How to perform a correlation test in a loop, while removing a row from the dataframe in every iteration?

53 Views Asked by At

I am trying to remove a row from my dataframe in every iteration in a for loop and perform correlation test on the newly saved dataframe. However, I am not getting what I expect. Please help. Each row in the dataframe provided represents corresponding column name data of an individual.

rnpo <- data.frame(h.move.ten = c(25.85, 51.375, 26.007, 35.249, 30.841), move.ten = c(3.231, 0.000, 4.334, 4.745, 0.000), reor.ten = c(0.000, 3.626, 1.181, 2.027, 2.457), hbob.ten = c(3.398, 17.934, 7.050, 1.075, 0.943))

store.cor <- numeric(nrow(rnpo))

for (i in 1:nrow(rnpo)) {
  droprow <- rnpo[-i,]
  store.cor[i] <- cor(droprow)
}

This is the code that I am trying to use.

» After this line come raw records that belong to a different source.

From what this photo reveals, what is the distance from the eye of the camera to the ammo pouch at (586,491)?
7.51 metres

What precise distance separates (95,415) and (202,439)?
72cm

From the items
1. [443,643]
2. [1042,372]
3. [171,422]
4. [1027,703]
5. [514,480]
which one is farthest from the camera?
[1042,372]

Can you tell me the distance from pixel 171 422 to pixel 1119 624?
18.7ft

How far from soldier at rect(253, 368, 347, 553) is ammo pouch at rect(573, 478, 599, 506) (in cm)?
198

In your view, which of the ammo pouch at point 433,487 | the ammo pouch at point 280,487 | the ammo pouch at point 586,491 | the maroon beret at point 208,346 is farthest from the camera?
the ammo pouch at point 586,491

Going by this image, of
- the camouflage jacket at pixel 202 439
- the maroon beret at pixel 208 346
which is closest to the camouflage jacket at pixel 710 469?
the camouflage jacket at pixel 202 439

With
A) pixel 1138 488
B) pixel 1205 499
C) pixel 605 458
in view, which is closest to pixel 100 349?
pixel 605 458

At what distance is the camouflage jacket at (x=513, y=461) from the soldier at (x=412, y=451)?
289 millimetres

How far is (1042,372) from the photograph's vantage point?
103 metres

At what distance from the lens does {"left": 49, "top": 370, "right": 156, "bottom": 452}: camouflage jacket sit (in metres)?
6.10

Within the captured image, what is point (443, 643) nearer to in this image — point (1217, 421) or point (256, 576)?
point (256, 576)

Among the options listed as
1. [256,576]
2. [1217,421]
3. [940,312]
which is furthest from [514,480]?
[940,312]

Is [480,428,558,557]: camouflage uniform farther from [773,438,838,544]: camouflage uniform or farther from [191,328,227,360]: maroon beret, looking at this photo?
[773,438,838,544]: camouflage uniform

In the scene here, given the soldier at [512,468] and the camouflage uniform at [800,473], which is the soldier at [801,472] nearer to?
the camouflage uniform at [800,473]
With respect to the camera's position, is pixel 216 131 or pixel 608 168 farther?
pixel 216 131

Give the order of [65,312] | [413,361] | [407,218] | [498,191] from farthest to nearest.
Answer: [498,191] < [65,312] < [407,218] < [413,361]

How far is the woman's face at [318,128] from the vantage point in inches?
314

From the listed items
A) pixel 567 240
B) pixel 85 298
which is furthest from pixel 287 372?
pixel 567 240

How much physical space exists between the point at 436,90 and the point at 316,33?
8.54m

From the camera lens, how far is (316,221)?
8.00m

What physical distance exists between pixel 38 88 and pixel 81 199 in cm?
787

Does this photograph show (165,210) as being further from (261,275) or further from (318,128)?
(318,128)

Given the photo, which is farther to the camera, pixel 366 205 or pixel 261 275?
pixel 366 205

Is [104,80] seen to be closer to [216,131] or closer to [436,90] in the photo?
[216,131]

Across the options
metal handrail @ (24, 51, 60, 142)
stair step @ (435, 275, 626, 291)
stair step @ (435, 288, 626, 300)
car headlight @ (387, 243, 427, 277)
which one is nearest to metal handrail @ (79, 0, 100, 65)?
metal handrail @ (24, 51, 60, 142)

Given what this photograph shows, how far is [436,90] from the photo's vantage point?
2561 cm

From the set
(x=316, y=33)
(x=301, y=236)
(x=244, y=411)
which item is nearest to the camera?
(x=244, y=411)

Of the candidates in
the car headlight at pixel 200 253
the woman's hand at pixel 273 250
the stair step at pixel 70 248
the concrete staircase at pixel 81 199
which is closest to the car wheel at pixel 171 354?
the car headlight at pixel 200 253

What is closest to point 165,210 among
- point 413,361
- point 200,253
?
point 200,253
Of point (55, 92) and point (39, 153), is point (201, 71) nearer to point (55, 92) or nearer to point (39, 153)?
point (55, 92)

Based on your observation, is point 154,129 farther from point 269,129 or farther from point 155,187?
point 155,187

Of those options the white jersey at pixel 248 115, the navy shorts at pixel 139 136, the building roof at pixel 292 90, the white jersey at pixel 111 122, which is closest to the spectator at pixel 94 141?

Alternatively, I am trying to use:

store.cor <- numeric(nrow(rnpo))
data.ind <- 1:nrow(rnpo) 
store.cor <- sapply(data.ind, function(x) cor(rnpo[-x]))
calc.cor <- function(x,vec) {
  cor(vec[-x])
}
store.cor <- sapply(data.ind, calc.cor, vec=rnpo)
store.cor

Here, my columns are getting dropped in every iteration instead of my rows. How to fix this problem?

1

There are 1 best solutions below

1
L Tyrone On

As you haven't provided a sample dataset, here is a generic solution that you can adapt to your needs. This approach creates a copy of your dataset to iteratively remove rows from, and an empty list to store results:

# set.seed() only needed for making a reproducible example df, 
# you won't need it for your full dataset
set.seed(1)

# Create example dataframe
rnpo <- data.frame(a = 1:20,
                   b = sample(1:20, 20))

# Create copy of your data to remove rows from
droprow <- rnpo
# Create empty list to store results 
store.cor <- list()

# Use while() to iterate over "droprow" and perform cor()
while(nrow(droprow) > 1) {
  
  store.cor <- rbind(store.cor, cor(droprow))
  droprow <- droprow[-1,]
  
}

head(store.cor)
  a         b        
a 1         0.3383459
b 0.3383459 1        
a 1         0.2690311
b 0.2690311 1        
a 1         0.2281195
b 0.2281195 1

Note: I placed the code that drops the rows last in the while() loop so that cor() is run on the full dataset as well. You can switch the order if this is incorrect. Further, the rownames() in "store.cor" have a numeric value appended so you can identify each calculation. These numbers do not show when using head().